LA CONFUSA MEMORIA DEL PRESENTE


La guerra de España en América fue plenamente moderna, precisamente gracias a su decidida voluntad de gestionar la memoria a través de la confusión 
(Jorge Luis Marzo)

Hace pocos días se ha conmemorado el 500 aniversario de la Batalla de Centla, en la que los mayas chontales fueron derrotados por tropas muy inferiores en número al mando de Hernán Cortés, gracias a su dominio de las armas de fuego y el uso de la caballería, que los indígenas desconocían. La masacre fue brutal. El presidente de México, Andrés Manuel López Obrador, ha recordado los hechos afirmando que la conquista "se hizo con la espada y la cruz"; de paso recriminó que hubo "matanzas", "imposiciones" y "se construyeron iglesias encima de los templos" prehispánicos. Con este motivo, afirmó que próximamente se dará a conocer "la postura del Gobierno de México" en cuanto al "rescate de nuestra memoria histórica".

La reacción de la prensa y la casta política española ha sido lamentable. Hemos asistido a una descalificación del presidente mexicano a base de insultos e improperios. La querencia imperial del nacionalismo hispano se ha manifestado sin tapujos; de derecha a izquierda, de arriba abajo, por el centro y los resquicios, las declaraciones han sido elocuentes: de Vargas Llosa a Pérez Reverte o Santiago Muñoz Machado, director de la Real Academia Española; Abascal, Borrell, Casado y Rivera se han unido en santa cruzada para despreciar y recriminar al presidente mexicano.

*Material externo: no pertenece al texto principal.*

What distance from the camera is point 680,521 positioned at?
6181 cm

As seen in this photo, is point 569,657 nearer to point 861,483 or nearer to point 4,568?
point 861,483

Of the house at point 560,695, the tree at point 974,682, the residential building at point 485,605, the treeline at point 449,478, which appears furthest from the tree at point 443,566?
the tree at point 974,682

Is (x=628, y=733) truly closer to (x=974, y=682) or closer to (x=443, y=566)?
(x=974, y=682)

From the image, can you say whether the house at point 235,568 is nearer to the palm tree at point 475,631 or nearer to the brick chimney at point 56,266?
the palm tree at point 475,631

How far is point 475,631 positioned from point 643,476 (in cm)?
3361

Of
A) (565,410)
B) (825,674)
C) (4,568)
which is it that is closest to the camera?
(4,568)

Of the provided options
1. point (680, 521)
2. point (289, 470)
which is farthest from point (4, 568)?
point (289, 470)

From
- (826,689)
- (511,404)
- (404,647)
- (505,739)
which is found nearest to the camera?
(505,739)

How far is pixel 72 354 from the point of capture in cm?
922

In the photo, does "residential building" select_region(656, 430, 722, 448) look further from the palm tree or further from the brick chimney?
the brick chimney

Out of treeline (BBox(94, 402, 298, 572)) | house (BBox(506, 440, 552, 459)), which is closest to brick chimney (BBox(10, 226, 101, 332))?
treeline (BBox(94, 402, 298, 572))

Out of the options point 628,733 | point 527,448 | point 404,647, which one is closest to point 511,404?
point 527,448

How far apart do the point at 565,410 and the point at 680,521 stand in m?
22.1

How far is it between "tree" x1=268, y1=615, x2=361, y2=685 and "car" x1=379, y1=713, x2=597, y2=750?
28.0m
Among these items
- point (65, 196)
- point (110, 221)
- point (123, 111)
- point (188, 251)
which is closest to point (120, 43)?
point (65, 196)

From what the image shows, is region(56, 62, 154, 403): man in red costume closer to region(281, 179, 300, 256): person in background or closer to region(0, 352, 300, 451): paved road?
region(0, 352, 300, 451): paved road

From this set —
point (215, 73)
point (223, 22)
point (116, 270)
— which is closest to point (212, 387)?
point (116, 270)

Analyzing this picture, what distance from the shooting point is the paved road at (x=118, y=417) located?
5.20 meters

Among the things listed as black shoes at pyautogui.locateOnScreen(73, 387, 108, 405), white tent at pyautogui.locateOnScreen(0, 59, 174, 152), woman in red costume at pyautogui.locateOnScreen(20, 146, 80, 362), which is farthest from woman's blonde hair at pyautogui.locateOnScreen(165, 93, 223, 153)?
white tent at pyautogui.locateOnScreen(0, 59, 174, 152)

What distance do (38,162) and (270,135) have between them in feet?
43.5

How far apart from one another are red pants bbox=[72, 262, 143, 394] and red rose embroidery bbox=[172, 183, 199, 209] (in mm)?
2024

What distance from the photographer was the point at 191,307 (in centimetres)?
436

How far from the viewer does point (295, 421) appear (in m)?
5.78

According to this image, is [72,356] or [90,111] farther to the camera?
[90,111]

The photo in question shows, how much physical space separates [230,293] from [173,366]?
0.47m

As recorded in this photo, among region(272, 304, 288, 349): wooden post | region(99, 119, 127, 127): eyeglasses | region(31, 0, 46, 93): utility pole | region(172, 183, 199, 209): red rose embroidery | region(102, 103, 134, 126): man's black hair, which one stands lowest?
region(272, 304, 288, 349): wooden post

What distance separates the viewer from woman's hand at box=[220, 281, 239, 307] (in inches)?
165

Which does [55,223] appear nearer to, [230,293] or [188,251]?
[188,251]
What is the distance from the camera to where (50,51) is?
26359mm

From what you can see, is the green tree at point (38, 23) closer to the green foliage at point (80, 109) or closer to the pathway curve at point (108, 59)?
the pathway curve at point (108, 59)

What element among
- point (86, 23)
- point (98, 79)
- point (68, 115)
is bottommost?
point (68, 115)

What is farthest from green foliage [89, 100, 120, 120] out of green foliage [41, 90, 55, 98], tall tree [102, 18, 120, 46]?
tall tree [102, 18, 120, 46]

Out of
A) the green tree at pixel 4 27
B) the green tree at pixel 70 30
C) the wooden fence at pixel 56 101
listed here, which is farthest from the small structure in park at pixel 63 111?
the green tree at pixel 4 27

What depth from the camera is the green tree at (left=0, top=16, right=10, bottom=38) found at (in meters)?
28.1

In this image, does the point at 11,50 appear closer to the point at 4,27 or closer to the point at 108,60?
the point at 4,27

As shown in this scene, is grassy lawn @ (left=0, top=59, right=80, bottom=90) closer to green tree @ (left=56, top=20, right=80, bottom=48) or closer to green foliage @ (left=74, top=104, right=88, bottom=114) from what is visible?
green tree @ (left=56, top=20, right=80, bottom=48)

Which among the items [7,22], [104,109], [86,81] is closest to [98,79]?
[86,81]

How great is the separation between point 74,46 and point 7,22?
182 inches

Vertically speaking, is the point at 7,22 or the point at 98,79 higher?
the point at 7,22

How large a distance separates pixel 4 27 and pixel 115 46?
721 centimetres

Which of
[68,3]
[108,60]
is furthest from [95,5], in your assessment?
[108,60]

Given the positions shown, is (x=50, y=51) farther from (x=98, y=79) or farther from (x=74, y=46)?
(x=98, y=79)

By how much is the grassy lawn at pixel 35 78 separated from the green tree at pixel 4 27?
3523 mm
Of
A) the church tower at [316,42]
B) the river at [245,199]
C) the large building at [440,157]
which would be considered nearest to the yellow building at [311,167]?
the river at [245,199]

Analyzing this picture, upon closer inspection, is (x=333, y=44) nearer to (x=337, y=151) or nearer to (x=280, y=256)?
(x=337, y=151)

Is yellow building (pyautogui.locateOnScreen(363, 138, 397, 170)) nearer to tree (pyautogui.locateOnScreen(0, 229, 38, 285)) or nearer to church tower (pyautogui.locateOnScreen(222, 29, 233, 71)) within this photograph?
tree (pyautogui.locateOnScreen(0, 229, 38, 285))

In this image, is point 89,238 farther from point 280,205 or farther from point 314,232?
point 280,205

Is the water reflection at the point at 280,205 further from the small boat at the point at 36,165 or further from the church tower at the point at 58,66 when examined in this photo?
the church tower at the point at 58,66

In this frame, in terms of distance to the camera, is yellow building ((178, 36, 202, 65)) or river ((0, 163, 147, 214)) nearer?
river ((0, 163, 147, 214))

La polémica abierta tiene su interés por varios motivos, de los que algunos nos conciernen. De entrada porque pone de evidencia la naturaleza imperial del Estado en que nos vemos, que se ha construido sobre la brutalidad y la violencia ilegítima empleada sobre las gentes, en contra de cualquier derecho o razón civilizatoria. De paso, también sirve para que comprobemos que el nacionalismo español, en el poder y con los recursos de este Estado en sus manos, está contaminado por una ideología supremacista, agresiva, con un fundamento argumental y de valores que se asienta en siglos muy pasados, en épocas y pensamientos medievales.

Pero como apunta el historiador Jorge Luis Marzo, la gestión de estos debates es plenamente moderna porque se mantiene una voluntad de encarar los hechos del pasado a través de la confusión del relato y la memoria. Y eso nos atañe.

Si hoy, en nuestro propio país, planteamos el debate en los términos de López Obrador, nos encontramos con que desde la derecha o la izquierda, desde el ordenamiento legal o los movimientos políticos y sociales, en Euskal Herria como en España, no se admite más memoria que la del 36. Se sostiene, legal y argumentalmente, que la memoria histórica no va más allá de la sublevación militar en 1936 y la represión posterior hasta la muerte del dictador Franco. Si aludimos a la conquista de Navarra, se nos responde que somos historicistas y estamos fuera del debate. No hace mucho un responsable institucional nos reprochaba: “eso no es memoria; es ideología”.

Como el presidente mexicano, los Estados latinoamericanos tienen muy claro el legado de calamidades que les dejó el imperio español con su historia de genocidio, latrocinio, saqueo, desestructuración social y política y demás secuelas. Y denuncian que no se entiende su realidad actual sin esa premisa memorial.

Sin embargo en esta tierra no admitimos la cadena de agresiones, expolios, brutalidades y despropósitos que marca la historia y nos conduce hasta el presente, la que explica los sucesos del 36 y el siglo XX, pero más allá la Gamazada, las guerras carlistas, las rebeliones y matxinadas, el desmantelamiento del Estado navarro independiente (aunque todo ello sea posterior a los hechos que cita López Obrador). Admitimos la memoria de Latinoamérica, pero no la que nos incumbe.

La confusión que menciona J.L. Marzo llega hasta hoy, gobierna nuestras conciencias y lo hará hasta que no tengamos un Estado, un presidente, vasco, navarro, pero independiente, que alce la voz y reclame la memoria y la condena de las conquistas y desmanes de los gobernantes españoles.